Vamos admitir que, em geral, na Europa há uma diminuição das vocações. Mas, em primeiro lugar, isso nem sempre é verdade; em segundo lugar, se hoje um jovem francês decide seguir a vida religiosa, isso indica uma escolha muito radical. E então, talvez, é verdade que não há grande quantidade, mas haverá um pouco de qualidade, porque este rapaz, ou esta moça, deve tomar uma decisão semelhante sem muitos apoios sociais ou familiares, com uma convicção extrema. Além disso, creio que os religiosos e as religiosas na Europa vivem o fenômeno atual sem pânico, pensando que talvez este seja o momento para voltar às raízes, para redescobrir a essência da vida religiosa; além disso, existe a convicção de que na Europa a vida religiosa, que se renovou tantas vezes nos séculos passados, voltará a se renovar mais cedo ou mais tarde. E depois, numericamente, quem sabe: pode ser que (digo isso em tom de brincadeira), que talvez antes havia demais. Mas no fundo não se trata de uma brincadeira, porque um aspecto deste fenômeno é que hoje existe a consciência de se poder dedicar ao Senhor em muitos “estados”, inclusive como leigos, por exemplo.

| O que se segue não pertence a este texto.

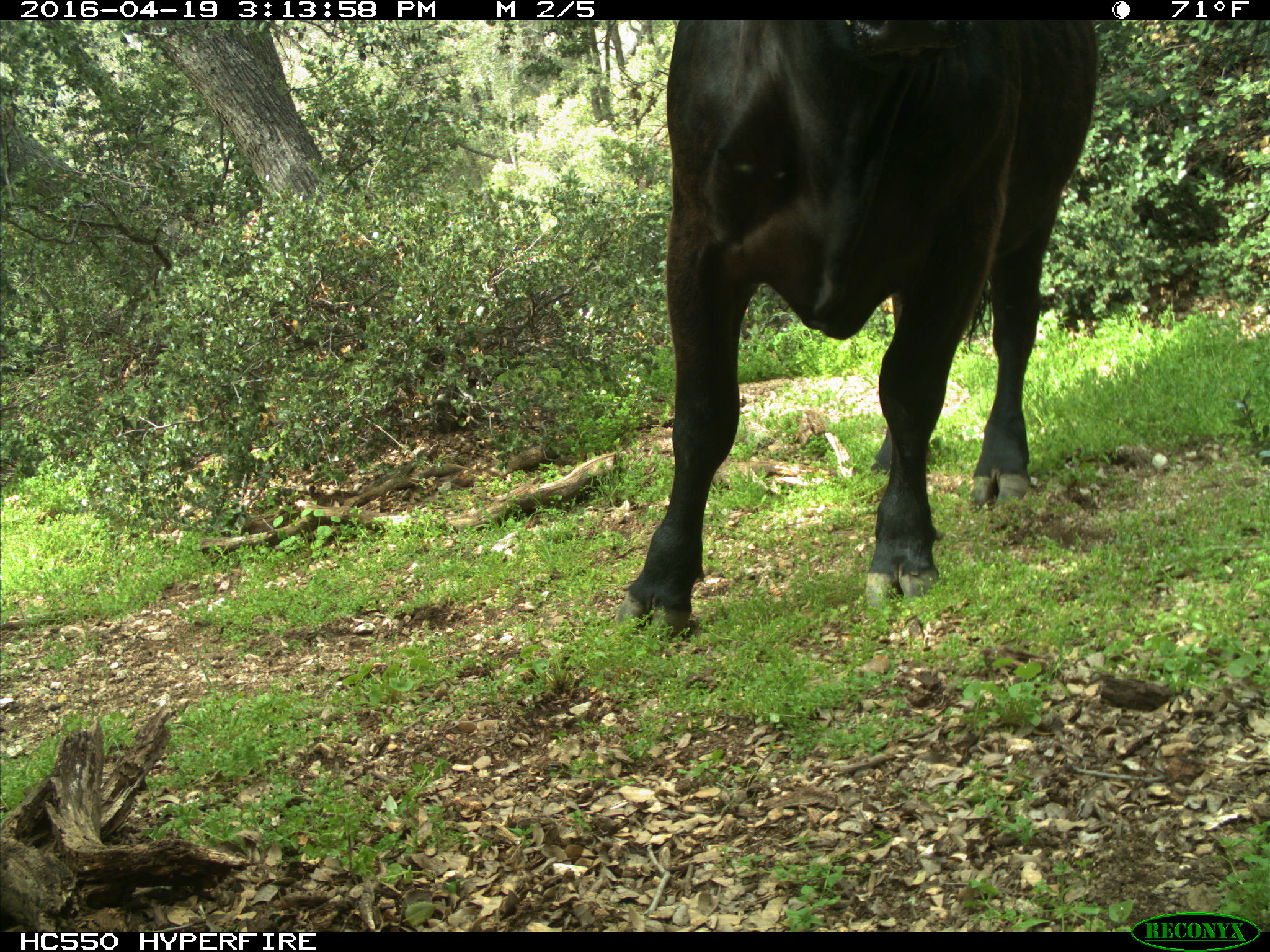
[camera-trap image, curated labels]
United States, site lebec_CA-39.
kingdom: Animalia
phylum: Chordata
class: Mammalia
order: Artiodactyla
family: Bovidae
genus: Bos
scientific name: Bos taurus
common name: domestic cow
Bos taurus (domestic cow).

Olhando para além da Europa a coisa muda...
Pessoalmente, não me entusiasmam aqueles que se consolam dizendo: “Beh, somos poucos na Europa, mas somos muitos em outros lugares, na Ásia ou na África...”. Porque se vê muito claramente que fatores que influíram negativamente na Europa começam a chegar a outras realidades e países. Pensemos, por exemplo, na urbanização: a Igreja, na minha opinião, não resolveu o problema da urbanização e creio que também a vida religiosa tem este problema. Eu trabalhei 11 anos em Manila e constatei que hoje é muito mais difícil ter respostas vocacionais do que no passado, porque a desagregação é maior, o ambiente e o contexto social não ajudam, não há formação. Com outras palavras, convém enfrentar as dificuldades europeias, porque isso nos ajudará a enfrentar os mesmos problemas em outros lugares.

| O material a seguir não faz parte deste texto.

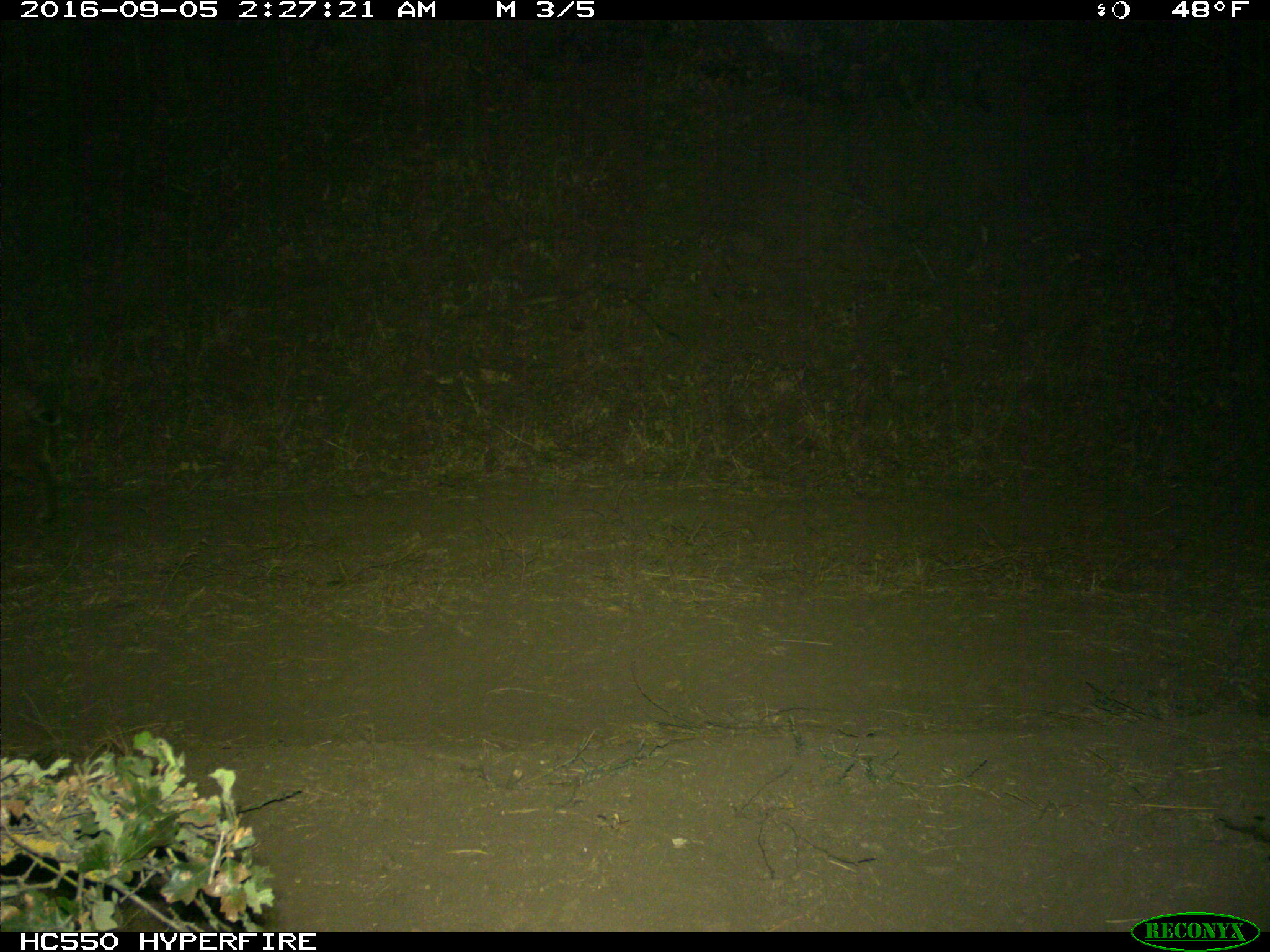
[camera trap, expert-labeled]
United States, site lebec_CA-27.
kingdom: Animalia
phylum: Chordata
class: Mammalia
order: Carnivora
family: Felidae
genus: Lynx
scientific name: Lynx rufus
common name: bobcat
Lynx rufus (bobcat).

Qual é a situação na África?
Em algumas regiões pode-se ainda ter uma boa resposta em termos numéricos, mas evidentemente necessita-se de um discernimento atento para evitar que a atração da vida religiosa se deva a uma falta de alternativas de vida. No entanto, nós combonianos, por exemplo, agora nos encontramos com uma situação em que quase todos os provinciais superiores das Províncias africanas são de origem africana, então: há uma resposta vocacional, inclusive em termos numéricos, capaz de conter uma resposta de consagrados de valor.
Como tem sido recebido o magistério do Papa Francisco pela vida religiosa, considerando que se orienta muito mais para temas sociais, para a relação entre Norte e Sul do mundo?
A recepção em grande medida, diria, foi entusiasta. Além disso, devemos considerar que o próprio Papa é um “religioso” e não apenas no papel; é religioso como pessoa, em sua forma de conceber seu ministério, quer dizer, um ministério de reforma da Igreja, de renovação, que é a semente de qualquer instituto, de qualquer fundador que queria renovar a Igreja. Em consequência, encontramo-nos muito em sintonia; e depois, nos entusiasma e nos desafia pelo impulso missionário que promove, a ideia da Igreja em saída. Outra brincadeira: estávamos acostumados, em relação à Igreja institucional, a nos pensar na vanguarda, mas agora com Francisco nos vemos obrigados a correr atrás dele; não se economizam nem desafios nem pedidos. E também demonstra um vivo interesse pela vida religiosa, reúne-se com grupos de religiosos, sempre se encontrou com as duas uniões (de superiores e de superioras) quando o pediram, e inclusive para diálogos de certa densidade. Por isso, digo que é fonte de energia para os religiosos e, às vezes, também cria esse saudável “desconforto” que é um desafio.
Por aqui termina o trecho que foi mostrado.